High-level ‘water talks’ with India from next month

Published March 21, 2017
ISLAMABAD: The Indian delegation led by India’s Indus Water Commissioner P.K. Saxena (left) holds talks with his Pakistani counterpart Mirza Asif Baig on Monday on water disputes between the two countries.—AP
ISLAMABAD: The Indian delegation led by India’s Indus Water Commissioner P.K. Saxena (left) holds talks with his Pakistani counterpart Mirza Asif Baig on Monday on water disputes between the two countries.—AP

ISLAMABAD: India has decided to return to the negotiating table with Pakistan over its disputed hydropower projects in April, following the intervention of the US and the World Bank.

Water and Power Minister Khawaja Mohammad Asif said on Monday that the two nations would hold three-day secretary-level talks on the Kishanganga and Ratle hydropower projects, under the aegis of the World Bank, in Washington from April 11.

Speaking on the sidelines of the two-day talks between Indus water commissioners from both sides, the minister, who also holds the portfolio for defence, welcomed the Indian decision to resume negotiations under the 1960 Indus Waters Treaty on the proposed Pakul Dal, Miyar and Lower Kalnai hydropower projects, disputed by Pakistan.

“The US has intervened at the highest level to help both countries resolve the issue. There will be secretary-level talks on the Ratle and Kishanganga hydropower projects in Washington on April 11, 12 and 13,” he said at a press conference.


Khawaja Asif says US, World Bank helped bring India to the table; admits Kishanganga will affect power generation at Neelum-Jhelum


“We are happy that India has finally agreed to resume talks at the commission level. We welcome this decision and the visit of the Indian delegation,” he added.

The 10-member Indian delegation currently in Islamabad is led by Indian Indus Water Commissioner P.K. Saxena.

Khawaja Asif said Pakistan would be in a position to protect its rights on Ratle hydroelectric project, adding that the country’s stance had not been negated at any level. He refused to speculate whether or not the water talks could ultimately lead to the resumption of composite dialogue.

“We want that India should share the design of the three proposed projects, and if they hurt Pakistan’s interests, then objections will be raised at the appropriate forum; this is our right. Since the treaty was signed, 116 project inspection visits have been undertaken,” he said.

Pakistan has been protesting over the design and construction of the two projects — the 330MW Kishanganga hydroelectric project and the 850MW Ratle hydroelectric project in India-held Jammu and Kashmir. Islamabad has been demanding international arbitration through the World Bank — the so-called guarantor of the 1960 treaty.

The minister said Pakistan had decided to seek international arbitration following the failure of secretary-level talks on Ratle on July 14-15 in New Delhi.

Pakistan, he said, had objection over the project design.
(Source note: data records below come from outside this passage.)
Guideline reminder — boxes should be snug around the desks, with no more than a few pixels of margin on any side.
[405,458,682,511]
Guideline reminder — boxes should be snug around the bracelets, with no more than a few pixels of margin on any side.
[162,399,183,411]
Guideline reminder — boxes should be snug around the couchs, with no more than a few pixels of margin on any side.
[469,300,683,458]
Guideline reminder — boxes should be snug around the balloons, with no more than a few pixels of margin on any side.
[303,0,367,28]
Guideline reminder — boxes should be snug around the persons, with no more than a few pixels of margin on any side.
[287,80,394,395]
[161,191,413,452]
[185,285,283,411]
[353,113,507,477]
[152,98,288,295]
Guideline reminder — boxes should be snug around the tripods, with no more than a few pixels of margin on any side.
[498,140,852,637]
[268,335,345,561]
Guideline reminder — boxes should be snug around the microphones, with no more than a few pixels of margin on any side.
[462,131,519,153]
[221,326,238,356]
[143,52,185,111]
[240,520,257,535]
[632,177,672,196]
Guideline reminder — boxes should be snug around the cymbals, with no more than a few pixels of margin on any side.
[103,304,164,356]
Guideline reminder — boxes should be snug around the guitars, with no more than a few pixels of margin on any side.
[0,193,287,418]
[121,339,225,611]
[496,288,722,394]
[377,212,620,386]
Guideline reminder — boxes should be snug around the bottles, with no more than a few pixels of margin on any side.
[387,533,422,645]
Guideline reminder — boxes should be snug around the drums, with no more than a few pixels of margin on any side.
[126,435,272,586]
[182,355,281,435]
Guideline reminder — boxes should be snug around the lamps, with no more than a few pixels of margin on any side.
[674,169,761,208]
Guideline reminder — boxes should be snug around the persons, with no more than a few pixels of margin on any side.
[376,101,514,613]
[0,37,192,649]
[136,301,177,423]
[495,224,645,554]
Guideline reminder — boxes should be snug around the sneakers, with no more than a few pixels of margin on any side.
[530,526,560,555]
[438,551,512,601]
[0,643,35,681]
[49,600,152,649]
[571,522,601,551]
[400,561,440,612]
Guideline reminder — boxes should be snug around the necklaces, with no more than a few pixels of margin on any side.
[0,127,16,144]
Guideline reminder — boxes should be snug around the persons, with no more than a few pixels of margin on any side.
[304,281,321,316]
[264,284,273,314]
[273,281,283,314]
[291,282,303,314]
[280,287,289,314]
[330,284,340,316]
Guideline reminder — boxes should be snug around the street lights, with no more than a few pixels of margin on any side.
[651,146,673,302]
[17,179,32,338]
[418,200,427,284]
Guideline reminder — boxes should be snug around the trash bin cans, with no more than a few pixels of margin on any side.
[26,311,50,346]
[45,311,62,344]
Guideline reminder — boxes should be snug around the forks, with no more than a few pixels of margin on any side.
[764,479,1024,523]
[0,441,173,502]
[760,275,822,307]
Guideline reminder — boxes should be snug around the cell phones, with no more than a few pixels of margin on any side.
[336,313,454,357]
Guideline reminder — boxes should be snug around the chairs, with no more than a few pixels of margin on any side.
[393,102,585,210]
The minister claimed that the World Bank-sponsored International Court of Arbitration had given its verdict in Pakistan’s favour over the Kishanganga project and Islamabad was now demanding that it be implemented.

A former water and power secretary, however, disagreed. He was of the opinion that Islamabad’s main objection over the diversion of the river waters by India was not entertained by the International Court of Arbitration because authorities could not establish through evidence its water uses from the Line of Control to Muzaffarabad.

The minister, however, conceded that Kishanganga would affect the generation capacity of the 969MW Neelum-Jhelum Hydropower plant, which is located downstream of the proposed Indian project, by about 10pc.

The minister said the two-day talks on 1,000MW Pakul Dal, 120MW Miyar and 48MW Lower Kalnai projects would be led from the Pakistani side by Mirza Asif Beg, Pakistan’s Indus Water Commissioner.

He said India had not shared the design of these projects with Pakistan, as required under the treaty, adding that Islamabad had serious reservations over these projects and believed they would give India the capacity to impede water flows to Pakistan.

He said Pakistan always believed the accord was one of the few international treaties capable of resolving serious disputes over water reservoirs through peaceful means and sanctity of the treaty and resolutions of dispute though this was in the interest of the two nations.

In July 2016, a high-level delegation headed by the water and power secretary had visited New Delhi to discuss these projects, but India’s inflexible attitude resulted in their failure to reach a conclusion. After this, Pakistan decided to approach the Permanent Court of Arbitration against India.

Last September, Pakistan approached the World Bank when Indian Prime Minister Narendra Modi threatened to revoke the 56-year-old treaty following the Uri attack.

Under the treaty, the World Bank has an important role in establishment of the Court of Arbitration.